> [SOURCE PASSAGE]:
((
From: shakeelrao Date: Thu, 28 Feb 2019 08:42:49 +0000 (-0800) Subject: Provide an API function to estimate decompressed size. X-Git-Tag: v1.4.0^2~30^2~13 X-Git-Url: http://git.ipfire.org/cgi-bin/gitweb.cgi?a=commitdiff_plain;h=820af1e07855019c95299e27666321fc8b096ebd;p=thirdparty%2Fzstd.git Provide an API function to estimate decompressed size. Introduces a new utility function `ZSTD_findFrameCompressedSize_internal` which is equivalent to `ZSTD_findFrameCompressSize`, but accepts an additional output parameter `bound` that computes an upper-bound for the compressed data in the frame. The new API function is named `ZSTD_decompressBound` to be consistent with `zstd_compressBound` (the inverse operation). Clients will now be able to compute an upper-bound for their compressed payloads instead of guessing a large size. Implements https://github.com/facebook/zstd/issues/1536. --- diff --git a/doc/zstd_manual.html b/doc/zstd_manual.html index c7962e7de..a11a95892 100644 --- a/doc/zstd_manual.html +++ b/doc/zstd_manual.html @@ -127,10 +127,11 @@ unsigned long long ZSTD_getFrameContentSize(const void *src, size_t srcSize);


Helper functions

#define ZSTD_COMPRESSBOUND(srcSize)   ((srcSize) + ((srcSize)>>8) + (((srcSize) < (128<<10)) ? (((128<<10) - (srcSize)) >> 11) /* margin, from 64 to 0 */ : 0))  /* this formula ensures that bound(A) + bound(B) <= bound(A+B) as long as A and B >= 128 KB */
-size_t      ZSTD_compressBound(size_t srcSize); /*!< maximum compressed size in worst case single-pass scenario */
-unsigned    ZSTD_isError(size_t code);          /*!< tells if a `size_t` function result is an error code */
-const char* ZSTD_getErrorName(size_t code);     /*!< provides readable string from an error code */
-int         ZSTD_maxCLevel(void);               /*!< maximum compression level available */
+size_t      ZSTD_compressBound(size_t srcSize);                    /*!< maximum compressed size in worst case single-pass scenario */
+size_t      ZSTD_decompressBound(const void* src, size_t srcSice); /*!< maximum decompressed size of the compressed source */
+unsigned    ZSTD_isError(size_t code);                             /*!< tells if a `size_t` function result is an error code */
+const char* ZSTD_getErrorName(size_t code);                        /*!< provides readable string from an error code */
+int         ZSTD_maxCLevel(void);                                  /*!< maximum compression level available */
 

Explicit context


 
diff --git a/lib/decompress/zstd_decompress.c b/lib/decompress/zstd_decompress.c
index 601bfe704..a29122a83 100644
--- a/lib/decompress/zstd_decompress.c
+++ b/lib/decompress/zstd_decompress.c
@@ -434,12 +434,7 @@ static size_t ZSTD_decodeFrameHeader(ZSTD_DCtx* dctx, const void* src, size_t he
 }
 
 
-/** ZSTD_findFrameCompressedSize() :
- *  compatible with legacy mode
- *  `src` must point to the start of a ZSTD frame, ZSTD legacy frame, or skippable frame
- *  `srcSize` must be at least as large as the frame contained
- *  @return : the compressed size of the frame starting at `src` */
-size_t ZSTD_findFrameCompressedSize(const void *src, size_t srcSize)
))
> [WHAT THIS TASK INVOLVES]: Reproduce, word for word, the passage of the zstd commit above between "diff --git a/lib/decompress/zstd_decompress.c" and "ZSTD_findFrameCompressedSize(const void *src, size_t srcSize)", inclusive.

> [COLLECTED DATA]:
((
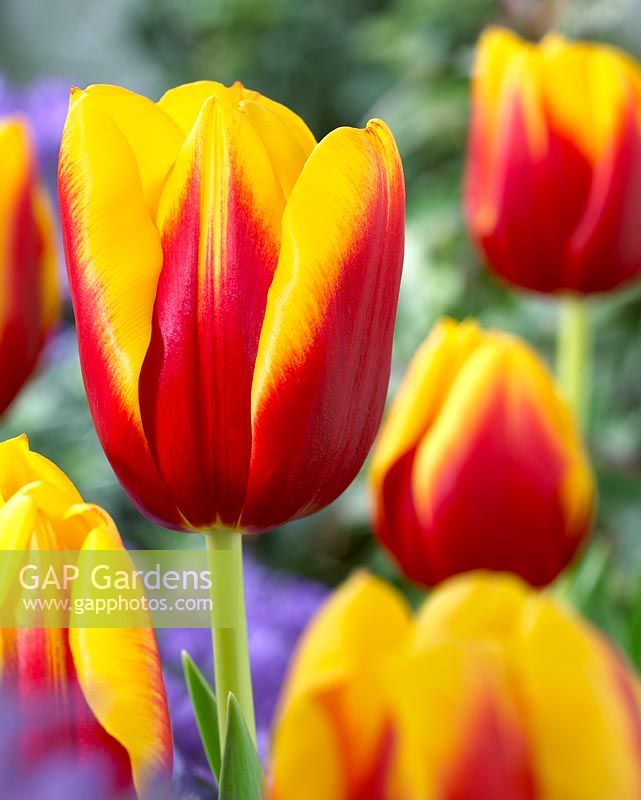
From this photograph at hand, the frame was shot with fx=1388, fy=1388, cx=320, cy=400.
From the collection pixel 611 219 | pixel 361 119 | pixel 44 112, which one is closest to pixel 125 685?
pixel 611 219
))
> [COMPLETE ANSWER]:
diff --git a/lib/decompress/zstd_decompress.c b/lib/decompress/zstd_decompress.c
index 601bfe704..a29122a83 100644
--- a/lib/decompress/zstd_decompress.c
+++ b/lib/decompress/zstd_decompress.c
@@ -434,12 +434,7 @@ static size_t ZSTD_decodeFrameHeader(ZSTD_DCtx* dctx, const void* src, size_t he
 }
 
 
-/** ZSTD_findFrameCompressedSize() :
- *  compatible with legacy mode
- *  `src` must point to the start of a ZSTD frame, ZSTD legacy frame, or skippable frame
- *  `srcSize` must be at least as large as the frame contained
- *  @return : the compressed size of the frame starting at `src` */
-size_t ZSTD_findFrameCompressedSize(const void *src, size_t srcSize)